Teks Bacaan:
************
Kendati demikian, tidaklah setiap objek transaksi terkena hukum riba. Rosulullah shollallahu 'alaihi wasallam telah menyebutkan jenis-jenis barang ribawi dalam sabdanya:

"Menukar emas dengan emas, perak dengan perak, gandum dengan gandum, sya’ir (jenis gandum) dengan sya’ir, kurma dengan kurma, garam dengan garam, nilainya harus semisal, sama dan tangan dengan tangan. Namun bila jenis barangnya berbeda maka silakan jual sekehendak kalian selama kontan tangan dengan tangan.” (HR. Muslim)

Dalam hadits ini Rosulullah shollallahu 'alaihi wasallam menyebutkan enam jenis barang ribawi yaitu emas, perak, gandum, sya'ir, kurma, garam. Akan tetapi barang-barang yang berlaku hukum riba tidaklah terbatas pada enam jenis tersebut; sebab dalam kaidah fiqh disebutkan:

"Hukum itu berputar bersama 'illatnya (sebabnya), ada dan tidaknya hukum bergantung pada ada dan tidaknya 'illat."

Artinya barang-barang yang memiliki 'illat serupa dengan keenam jenis barang ribawi tersebut maka termasuk barang yang terkena hukum riba.

Misalnya seperti 'illat emas dan perak adalah sebagai alat bayar atau alat tukar. Maka uang termasuk barang ribawi karena adanya kesamaan 'illat dengan emas dan perak. Sedangkan 'illat gandum, sya'ir, kurma, garam adalah ditakar dan ditimbang. Maka setiap makanan yang dapat ditakar dan ditimbang termasuk barang riba seperti beras. Pendapat inilah yang diakui oleh mayoritas Ulama. Maka para Ulama mengklasifikasi barang ribawi menjadi dua kelompok:

Pertama: Emas, perak dan yang memiliki 'illat yang sama.
Kedua: Gandum, sya'ir, kurma, garam dan yang memiliki 'illat yang sama.

Bila terjadi pertukaran dalam satu kelompok yang sama dengan jenis yang sama maka harus memenuhi dua syarat, yaitu "tamatsul" (sama nilainya atau takarannya) dan "taqobudh" (kontan tangan dengan tangan).
************
Cuplikan Entri:
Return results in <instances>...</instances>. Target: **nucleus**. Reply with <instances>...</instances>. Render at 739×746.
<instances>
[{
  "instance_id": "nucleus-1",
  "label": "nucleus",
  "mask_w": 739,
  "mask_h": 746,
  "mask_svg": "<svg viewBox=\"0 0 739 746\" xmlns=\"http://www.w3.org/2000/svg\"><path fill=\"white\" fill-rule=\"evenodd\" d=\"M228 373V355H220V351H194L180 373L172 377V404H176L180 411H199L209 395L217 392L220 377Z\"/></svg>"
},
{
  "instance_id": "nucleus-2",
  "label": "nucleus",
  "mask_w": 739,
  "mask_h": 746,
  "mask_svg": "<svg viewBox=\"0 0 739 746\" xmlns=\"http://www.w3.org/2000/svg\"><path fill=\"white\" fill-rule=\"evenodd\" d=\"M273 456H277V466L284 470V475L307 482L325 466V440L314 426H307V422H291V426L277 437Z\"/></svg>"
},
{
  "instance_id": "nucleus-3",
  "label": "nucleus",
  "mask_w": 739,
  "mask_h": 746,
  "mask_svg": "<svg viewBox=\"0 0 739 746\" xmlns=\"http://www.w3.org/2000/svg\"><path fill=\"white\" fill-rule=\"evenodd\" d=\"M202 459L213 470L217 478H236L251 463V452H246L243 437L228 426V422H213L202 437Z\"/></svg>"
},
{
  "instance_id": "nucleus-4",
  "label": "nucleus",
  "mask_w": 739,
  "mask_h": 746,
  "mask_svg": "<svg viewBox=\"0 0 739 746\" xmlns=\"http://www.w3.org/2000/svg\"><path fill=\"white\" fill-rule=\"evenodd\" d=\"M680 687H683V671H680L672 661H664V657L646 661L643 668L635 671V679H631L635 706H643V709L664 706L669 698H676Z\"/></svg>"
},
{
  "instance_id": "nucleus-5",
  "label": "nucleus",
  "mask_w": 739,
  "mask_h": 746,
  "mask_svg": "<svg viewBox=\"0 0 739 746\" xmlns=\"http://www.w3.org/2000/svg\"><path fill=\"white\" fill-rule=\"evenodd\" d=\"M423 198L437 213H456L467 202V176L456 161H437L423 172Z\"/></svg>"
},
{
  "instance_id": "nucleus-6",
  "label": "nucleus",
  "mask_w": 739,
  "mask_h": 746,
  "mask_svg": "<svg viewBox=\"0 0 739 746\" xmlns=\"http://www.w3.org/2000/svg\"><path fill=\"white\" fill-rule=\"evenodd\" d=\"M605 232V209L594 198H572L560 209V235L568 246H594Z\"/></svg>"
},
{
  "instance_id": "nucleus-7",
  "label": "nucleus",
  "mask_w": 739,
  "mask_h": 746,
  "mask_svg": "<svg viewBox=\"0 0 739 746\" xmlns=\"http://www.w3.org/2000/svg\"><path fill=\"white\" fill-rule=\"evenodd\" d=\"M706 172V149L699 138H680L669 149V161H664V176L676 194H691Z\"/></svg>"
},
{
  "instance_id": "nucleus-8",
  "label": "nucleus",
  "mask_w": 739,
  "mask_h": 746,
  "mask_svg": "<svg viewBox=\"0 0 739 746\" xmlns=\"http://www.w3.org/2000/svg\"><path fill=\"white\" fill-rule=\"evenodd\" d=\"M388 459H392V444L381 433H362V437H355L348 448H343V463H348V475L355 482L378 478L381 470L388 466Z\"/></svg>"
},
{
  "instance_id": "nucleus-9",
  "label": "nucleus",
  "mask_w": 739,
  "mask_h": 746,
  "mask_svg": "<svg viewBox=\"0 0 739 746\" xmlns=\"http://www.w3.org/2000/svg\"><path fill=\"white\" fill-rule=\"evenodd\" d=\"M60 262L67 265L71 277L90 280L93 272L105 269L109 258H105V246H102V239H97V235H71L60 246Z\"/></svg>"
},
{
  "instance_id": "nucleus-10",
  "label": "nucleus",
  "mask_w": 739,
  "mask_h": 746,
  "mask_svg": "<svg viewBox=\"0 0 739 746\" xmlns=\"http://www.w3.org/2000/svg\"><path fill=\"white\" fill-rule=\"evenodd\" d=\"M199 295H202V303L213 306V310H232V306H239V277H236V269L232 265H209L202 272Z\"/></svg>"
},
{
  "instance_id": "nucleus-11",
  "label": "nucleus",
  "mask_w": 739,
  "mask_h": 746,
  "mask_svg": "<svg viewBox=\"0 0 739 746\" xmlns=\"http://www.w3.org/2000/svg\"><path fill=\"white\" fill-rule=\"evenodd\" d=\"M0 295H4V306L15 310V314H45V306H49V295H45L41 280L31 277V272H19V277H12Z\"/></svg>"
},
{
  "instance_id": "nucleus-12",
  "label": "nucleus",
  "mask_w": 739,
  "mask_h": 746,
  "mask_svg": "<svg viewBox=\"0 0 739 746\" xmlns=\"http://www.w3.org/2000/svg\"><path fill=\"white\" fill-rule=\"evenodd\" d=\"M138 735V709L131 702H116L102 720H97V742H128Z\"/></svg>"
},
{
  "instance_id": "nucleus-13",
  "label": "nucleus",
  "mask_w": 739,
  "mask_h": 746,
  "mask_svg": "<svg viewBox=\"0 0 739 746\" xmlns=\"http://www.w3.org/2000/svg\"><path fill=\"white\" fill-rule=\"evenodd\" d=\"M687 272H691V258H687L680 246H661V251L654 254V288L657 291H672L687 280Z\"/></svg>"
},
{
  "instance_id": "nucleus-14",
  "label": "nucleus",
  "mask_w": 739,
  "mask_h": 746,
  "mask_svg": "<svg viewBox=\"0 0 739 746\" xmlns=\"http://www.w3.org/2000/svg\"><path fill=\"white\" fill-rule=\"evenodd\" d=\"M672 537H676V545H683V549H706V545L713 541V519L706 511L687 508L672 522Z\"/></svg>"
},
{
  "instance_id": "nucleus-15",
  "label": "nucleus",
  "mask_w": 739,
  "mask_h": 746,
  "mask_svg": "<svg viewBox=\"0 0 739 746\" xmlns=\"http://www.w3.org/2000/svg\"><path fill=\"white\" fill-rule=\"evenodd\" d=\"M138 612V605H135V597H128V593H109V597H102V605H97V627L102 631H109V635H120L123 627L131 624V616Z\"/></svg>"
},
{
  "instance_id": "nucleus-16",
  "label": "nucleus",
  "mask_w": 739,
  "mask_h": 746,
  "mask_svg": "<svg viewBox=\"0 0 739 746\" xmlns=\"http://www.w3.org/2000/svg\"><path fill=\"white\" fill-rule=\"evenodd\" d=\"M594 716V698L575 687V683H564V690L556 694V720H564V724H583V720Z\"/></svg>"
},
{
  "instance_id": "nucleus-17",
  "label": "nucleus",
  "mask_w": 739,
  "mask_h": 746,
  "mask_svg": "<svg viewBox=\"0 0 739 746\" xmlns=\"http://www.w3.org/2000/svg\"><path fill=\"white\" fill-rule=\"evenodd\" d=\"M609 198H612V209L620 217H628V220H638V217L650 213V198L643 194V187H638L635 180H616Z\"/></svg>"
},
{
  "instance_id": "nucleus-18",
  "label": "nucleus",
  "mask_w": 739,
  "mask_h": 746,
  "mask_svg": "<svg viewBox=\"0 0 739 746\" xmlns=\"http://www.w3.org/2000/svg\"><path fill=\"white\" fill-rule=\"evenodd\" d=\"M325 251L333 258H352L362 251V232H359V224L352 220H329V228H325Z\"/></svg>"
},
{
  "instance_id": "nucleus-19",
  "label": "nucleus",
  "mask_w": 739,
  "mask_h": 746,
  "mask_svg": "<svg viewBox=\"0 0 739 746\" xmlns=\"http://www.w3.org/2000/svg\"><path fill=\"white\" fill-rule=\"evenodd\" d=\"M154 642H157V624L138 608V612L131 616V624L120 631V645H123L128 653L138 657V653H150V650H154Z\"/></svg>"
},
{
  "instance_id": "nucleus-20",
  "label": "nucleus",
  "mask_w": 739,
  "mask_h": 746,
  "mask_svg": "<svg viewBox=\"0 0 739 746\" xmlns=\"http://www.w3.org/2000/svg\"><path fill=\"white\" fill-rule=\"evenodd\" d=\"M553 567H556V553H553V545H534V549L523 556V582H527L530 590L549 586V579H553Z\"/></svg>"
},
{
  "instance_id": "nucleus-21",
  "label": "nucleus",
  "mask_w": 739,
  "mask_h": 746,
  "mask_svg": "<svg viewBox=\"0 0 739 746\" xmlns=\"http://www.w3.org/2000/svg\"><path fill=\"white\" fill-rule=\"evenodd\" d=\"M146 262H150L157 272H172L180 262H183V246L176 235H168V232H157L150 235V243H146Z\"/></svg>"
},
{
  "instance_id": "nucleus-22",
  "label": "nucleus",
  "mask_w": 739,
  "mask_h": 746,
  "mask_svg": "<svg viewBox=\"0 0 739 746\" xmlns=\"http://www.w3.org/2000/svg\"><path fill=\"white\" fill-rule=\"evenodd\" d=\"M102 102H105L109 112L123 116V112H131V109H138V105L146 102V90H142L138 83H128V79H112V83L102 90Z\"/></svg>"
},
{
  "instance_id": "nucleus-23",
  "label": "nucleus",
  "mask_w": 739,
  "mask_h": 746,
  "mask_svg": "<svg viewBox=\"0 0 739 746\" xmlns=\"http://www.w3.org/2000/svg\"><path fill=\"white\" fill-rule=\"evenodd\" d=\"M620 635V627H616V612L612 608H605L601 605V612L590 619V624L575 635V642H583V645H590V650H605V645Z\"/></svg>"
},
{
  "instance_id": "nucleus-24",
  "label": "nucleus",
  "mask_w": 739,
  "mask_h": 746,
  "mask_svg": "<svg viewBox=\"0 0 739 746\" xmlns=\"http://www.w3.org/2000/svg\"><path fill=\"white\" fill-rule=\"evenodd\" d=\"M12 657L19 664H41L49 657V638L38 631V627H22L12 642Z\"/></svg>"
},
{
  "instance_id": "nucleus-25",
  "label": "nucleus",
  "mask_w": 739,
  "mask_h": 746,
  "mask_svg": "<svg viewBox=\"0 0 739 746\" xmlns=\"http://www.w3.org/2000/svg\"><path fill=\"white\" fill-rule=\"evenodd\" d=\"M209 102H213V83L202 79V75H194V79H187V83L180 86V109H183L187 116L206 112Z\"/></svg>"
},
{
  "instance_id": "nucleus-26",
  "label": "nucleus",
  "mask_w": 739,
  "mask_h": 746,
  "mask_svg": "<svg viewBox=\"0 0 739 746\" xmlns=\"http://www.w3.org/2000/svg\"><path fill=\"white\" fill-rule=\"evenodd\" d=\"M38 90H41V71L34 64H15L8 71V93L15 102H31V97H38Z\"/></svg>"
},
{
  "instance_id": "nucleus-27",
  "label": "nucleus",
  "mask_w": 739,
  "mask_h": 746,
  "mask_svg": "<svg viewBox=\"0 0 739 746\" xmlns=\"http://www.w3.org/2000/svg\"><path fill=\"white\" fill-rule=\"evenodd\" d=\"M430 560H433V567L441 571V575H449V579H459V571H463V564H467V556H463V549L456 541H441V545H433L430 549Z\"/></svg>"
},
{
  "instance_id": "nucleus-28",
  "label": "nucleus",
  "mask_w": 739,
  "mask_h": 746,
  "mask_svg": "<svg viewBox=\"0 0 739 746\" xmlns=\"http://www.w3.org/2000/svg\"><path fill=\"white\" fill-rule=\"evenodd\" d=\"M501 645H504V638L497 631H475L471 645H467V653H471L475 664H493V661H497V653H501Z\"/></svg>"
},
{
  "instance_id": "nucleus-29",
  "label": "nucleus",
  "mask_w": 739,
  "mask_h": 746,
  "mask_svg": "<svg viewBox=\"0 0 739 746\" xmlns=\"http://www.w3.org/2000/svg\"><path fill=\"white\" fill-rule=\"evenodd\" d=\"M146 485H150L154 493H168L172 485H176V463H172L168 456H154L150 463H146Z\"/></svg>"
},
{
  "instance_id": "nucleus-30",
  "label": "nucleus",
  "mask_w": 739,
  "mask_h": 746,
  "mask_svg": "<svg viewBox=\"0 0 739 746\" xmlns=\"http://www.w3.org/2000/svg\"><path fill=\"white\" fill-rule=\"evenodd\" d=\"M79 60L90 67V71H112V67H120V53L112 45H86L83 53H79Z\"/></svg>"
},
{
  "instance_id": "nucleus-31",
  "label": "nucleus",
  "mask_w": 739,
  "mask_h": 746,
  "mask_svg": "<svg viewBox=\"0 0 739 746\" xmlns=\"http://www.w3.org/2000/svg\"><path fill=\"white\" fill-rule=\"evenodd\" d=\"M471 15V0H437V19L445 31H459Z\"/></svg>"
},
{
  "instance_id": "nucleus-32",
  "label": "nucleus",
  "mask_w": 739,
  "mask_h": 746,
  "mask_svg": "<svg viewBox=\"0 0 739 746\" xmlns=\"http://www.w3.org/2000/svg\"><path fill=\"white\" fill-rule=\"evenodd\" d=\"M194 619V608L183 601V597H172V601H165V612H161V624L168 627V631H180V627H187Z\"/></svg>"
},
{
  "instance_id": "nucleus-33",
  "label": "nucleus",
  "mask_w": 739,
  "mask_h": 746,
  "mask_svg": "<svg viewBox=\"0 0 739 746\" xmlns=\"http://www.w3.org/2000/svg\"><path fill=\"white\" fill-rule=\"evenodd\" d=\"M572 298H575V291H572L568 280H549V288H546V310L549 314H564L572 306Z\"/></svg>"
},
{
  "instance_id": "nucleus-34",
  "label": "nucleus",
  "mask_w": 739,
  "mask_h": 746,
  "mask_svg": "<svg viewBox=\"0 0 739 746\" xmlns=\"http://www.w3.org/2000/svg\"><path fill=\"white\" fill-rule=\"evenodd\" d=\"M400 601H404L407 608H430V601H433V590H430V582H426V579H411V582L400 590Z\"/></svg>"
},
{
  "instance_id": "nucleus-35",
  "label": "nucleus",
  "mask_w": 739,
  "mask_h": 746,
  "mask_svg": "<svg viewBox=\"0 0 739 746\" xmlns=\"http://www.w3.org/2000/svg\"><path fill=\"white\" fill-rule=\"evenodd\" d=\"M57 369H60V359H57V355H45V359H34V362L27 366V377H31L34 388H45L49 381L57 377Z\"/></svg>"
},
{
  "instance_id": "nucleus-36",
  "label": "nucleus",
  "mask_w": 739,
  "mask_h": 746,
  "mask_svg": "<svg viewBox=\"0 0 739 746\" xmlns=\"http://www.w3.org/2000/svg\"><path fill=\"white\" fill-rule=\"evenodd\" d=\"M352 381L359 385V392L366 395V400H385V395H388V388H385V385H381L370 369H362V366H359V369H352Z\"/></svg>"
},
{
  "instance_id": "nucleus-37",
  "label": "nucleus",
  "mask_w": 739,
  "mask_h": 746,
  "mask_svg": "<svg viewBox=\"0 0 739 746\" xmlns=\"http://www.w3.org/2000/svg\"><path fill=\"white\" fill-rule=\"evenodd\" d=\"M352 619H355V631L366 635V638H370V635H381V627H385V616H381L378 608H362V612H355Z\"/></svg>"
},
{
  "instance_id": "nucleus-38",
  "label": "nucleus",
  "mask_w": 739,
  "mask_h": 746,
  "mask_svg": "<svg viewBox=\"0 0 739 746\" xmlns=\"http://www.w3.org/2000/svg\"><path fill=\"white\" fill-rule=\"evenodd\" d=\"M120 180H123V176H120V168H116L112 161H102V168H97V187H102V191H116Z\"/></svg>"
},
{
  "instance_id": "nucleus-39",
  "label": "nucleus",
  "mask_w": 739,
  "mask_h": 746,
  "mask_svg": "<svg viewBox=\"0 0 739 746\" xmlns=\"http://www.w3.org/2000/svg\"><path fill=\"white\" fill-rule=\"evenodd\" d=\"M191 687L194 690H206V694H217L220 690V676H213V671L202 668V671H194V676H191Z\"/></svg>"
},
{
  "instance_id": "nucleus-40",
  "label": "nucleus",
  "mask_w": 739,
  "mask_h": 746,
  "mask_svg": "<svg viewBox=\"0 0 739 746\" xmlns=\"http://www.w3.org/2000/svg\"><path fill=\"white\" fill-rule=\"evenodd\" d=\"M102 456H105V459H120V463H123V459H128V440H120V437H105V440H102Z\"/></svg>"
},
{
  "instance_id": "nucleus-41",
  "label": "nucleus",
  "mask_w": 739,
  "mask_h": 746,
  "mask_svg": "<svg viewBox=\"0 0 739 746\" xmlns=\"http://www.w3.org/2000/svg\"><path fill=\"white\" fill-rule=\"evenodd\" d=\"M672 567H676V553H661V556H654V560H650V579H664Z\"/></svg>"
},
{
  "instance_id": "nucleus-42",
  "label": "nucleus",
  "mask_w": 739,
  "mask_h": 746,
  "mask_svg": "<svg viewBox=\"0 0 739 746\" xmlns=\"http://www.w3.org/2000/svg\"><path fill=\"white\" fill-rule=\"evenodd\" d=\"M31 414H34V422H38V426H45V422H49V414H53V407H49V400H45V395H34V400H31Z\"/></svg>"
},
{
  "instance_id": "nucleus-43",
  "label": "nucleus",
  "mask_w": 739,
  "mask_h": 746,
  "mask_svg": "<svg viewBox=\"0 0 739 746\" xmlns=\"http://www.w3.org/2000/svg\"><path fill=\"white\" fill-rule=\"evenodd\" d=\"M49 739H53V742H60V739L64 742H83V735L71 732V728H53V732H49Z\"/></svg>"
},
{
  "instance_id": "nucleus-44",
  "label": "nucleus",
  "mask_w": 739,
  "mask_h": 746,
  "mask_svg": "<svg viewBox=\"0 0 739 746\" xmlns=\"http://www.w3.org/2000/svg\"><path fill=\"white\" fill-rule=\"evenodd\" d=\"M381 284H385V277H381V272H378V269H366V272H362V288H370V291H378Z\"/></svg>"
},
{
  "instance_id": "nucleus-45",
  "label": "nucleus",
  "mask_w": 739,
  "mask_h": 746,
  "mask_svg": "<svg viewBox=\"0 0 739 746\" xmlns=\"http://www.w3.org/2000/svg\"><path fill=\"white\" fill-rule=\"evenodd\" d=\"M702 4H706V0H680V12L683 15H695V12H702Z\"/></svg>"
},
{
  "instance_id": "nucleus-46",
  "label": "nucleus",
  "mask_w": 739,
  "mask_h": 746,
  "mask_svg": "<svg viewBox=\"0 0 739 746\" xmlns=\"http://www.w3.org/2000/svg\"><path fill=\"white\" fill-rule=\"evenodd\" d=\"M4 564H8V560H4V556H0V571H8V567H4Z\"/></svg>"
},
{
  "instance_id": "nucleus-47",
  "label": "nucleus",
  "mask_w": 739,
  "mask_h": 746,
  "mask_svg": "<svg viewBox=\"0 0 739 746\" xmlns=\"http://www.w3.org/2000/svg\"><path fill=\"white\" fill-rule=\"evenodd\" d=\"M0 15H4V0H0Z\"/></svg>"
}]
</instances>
************
Tugas Tertulis:
**A.** Salinlah tanpa perubahan bagian teks tentang barang ribawi yang diawali dengan kata-kata "Misalnya seperti 'illat" dan diakhiri dengan "garam dan yang memiliki 'illat yang sama.".
**B.** Jawablah pertanyaan berikut berdasarkan teks tentang barang ribawi.
(i) Berapa jenis barang ribawi yang disebutkan dalam hadits riwayat Muslim, dan apa saja jenisnya?
(ii) Apakah 'illat emas dan perak?
(iii) Apa dua syarat yang harus dipenuhi bila terjadi pertukaran dalam satu kelompok yang sama dengan jenis yang sama?
**C.** Teruskan teks tentang barang ribawi, dimulai tepat setelah kalimat terakhir yang tercantum.
Entri-entri di atas tidak digunakan dalam pengerjaan ini.

Jawaban Tugas:
**A.**
Misalnya seperti 'illat emas dan perak adalah sebagai alat bayar atau alat tukar. Maka uang termasuk barang ribawi karena adanya kesamaan 'illat dengan emas dan perak. Sedangkan 'illat gandum, sya'ir, kurma, garam adalah ditakar dan ditimbang. Maka setiap makanan yang dapat ditakar dan ditimbang termasuk barang riba seperti beras. Pendapat inilah yang diakui oleh mayoritas Ulama. Maka para Ulama mengklasifikasi barang ribawi menjadi dua kelompok:

Pertama: Emas, perak dan yang memiliki 'illat yang sama.
Kedua: Gandum, sya'ir, kurma, garam dan yang memiliki 'illat yang sama.

**B.**
(i) Enam jenis, yaitu emas, perak, gandum, sya'ir, kurma, dan garam.
(ii) Sebagai alat bayar atau alat tukar.
(iii) "Tamatsul" (sama nilainya atau takarannya) dan "taqobudh" (kontan tangan dengan tangan).

**C.**
Contoh, jika emas koin 10 gram ditukar dengan emas perhiasan 15 gram maka tergolong riba fadhl (yaitu tambahan dalam pertukaran yang nilainya harus sama). Tetapi jika nilainya sama namun tidak tunai diserahkan langsung maka tergolong riba nasi'ah (karena adanya penundaan).

Sedangkan jika berbeda jenis namun masih dalam satu kelompok yang sama maka yang berlaku hanya satu syarat yaitu "taqobudh". Contohnya seperti emas ditukar dengan perak, maka jumlah perak boleh lebih banyak dari emas akan tetapi harus secara tunai diserahterimakan di tempat agar selamat dari riba nasi'ah.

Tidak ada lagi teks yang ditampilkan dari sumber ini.